Despite the slowdown, Jyothy Laboratories' consolidated sales grew by 16 per cent (Rs 385 crore) during the June quarter, driven by both value and volumes. From this financial year, Jyothy Laboratories has started reporting their financials in a consolidated format, as several brands (scrubbing brands like Exo) come under its subsidiary, Jyothy Consumer Products Marketing.
The highlight of the quarter was the sharp rise in net profit, which grew 72 per cent year-on-year (y-o-y) to Rs 42 crore. The sharp rise in profit has been driven by the lower interest costs, which fell to Rs 2.29 crore from Rs 16.6 crore in the comparable quarter last year. After adjusting this one-time event, Jyothy's post-tax profit is still up by 30 per cent. The promoters have infused funds into the company and retired expensive debt, which has helped lower interest costs.
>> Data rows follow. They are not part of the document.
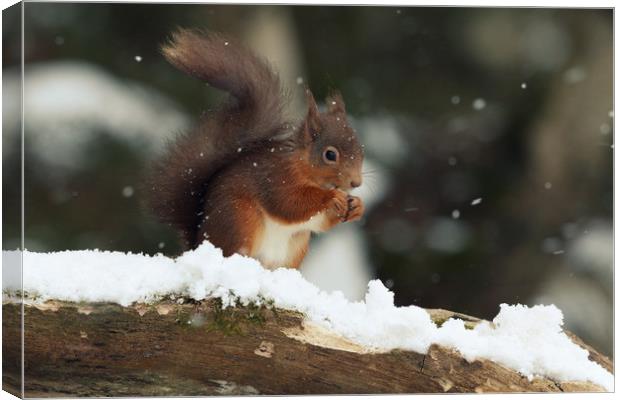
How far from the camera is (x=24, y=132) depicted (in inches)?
125

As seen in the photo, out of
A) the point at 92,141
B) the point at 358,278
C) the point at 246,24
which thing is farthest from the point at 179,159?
the point at 358,278

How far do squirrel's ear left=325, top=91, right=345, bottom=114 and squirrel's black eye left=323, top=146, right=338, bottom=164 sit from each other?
0.45ft

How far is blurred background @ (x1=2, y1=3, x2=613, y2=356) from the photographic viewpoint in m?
3.33

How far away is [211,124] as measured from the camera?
3.38m

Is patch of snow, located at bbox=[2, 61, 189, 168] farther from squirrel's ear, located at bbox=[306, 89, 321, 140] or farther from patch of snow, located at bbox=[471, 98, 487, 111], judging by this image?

The company says that five out of its six power brands have reported robust growth, which is a promising development. During the quarter, fabric care has grown by 19 per cent y-o-y, fabric whitener (Ujala) has grown by 12 per cent. The seven per cent volume growth in fabric whitener and five per cent value growth suggests the brand's potential for further growth. The dish wash category has grown by 24 per cent, and is a segment analysts believe the company should focus on as it's a growing category.
Analysts claim that while the performance during the quarter is commendable, they are distinctly uncomfortable with the categories in which the company is present. The company is not present in any niche category and the ones it is present in are dominated by multinationals, which may restrict Jyothy’s growth.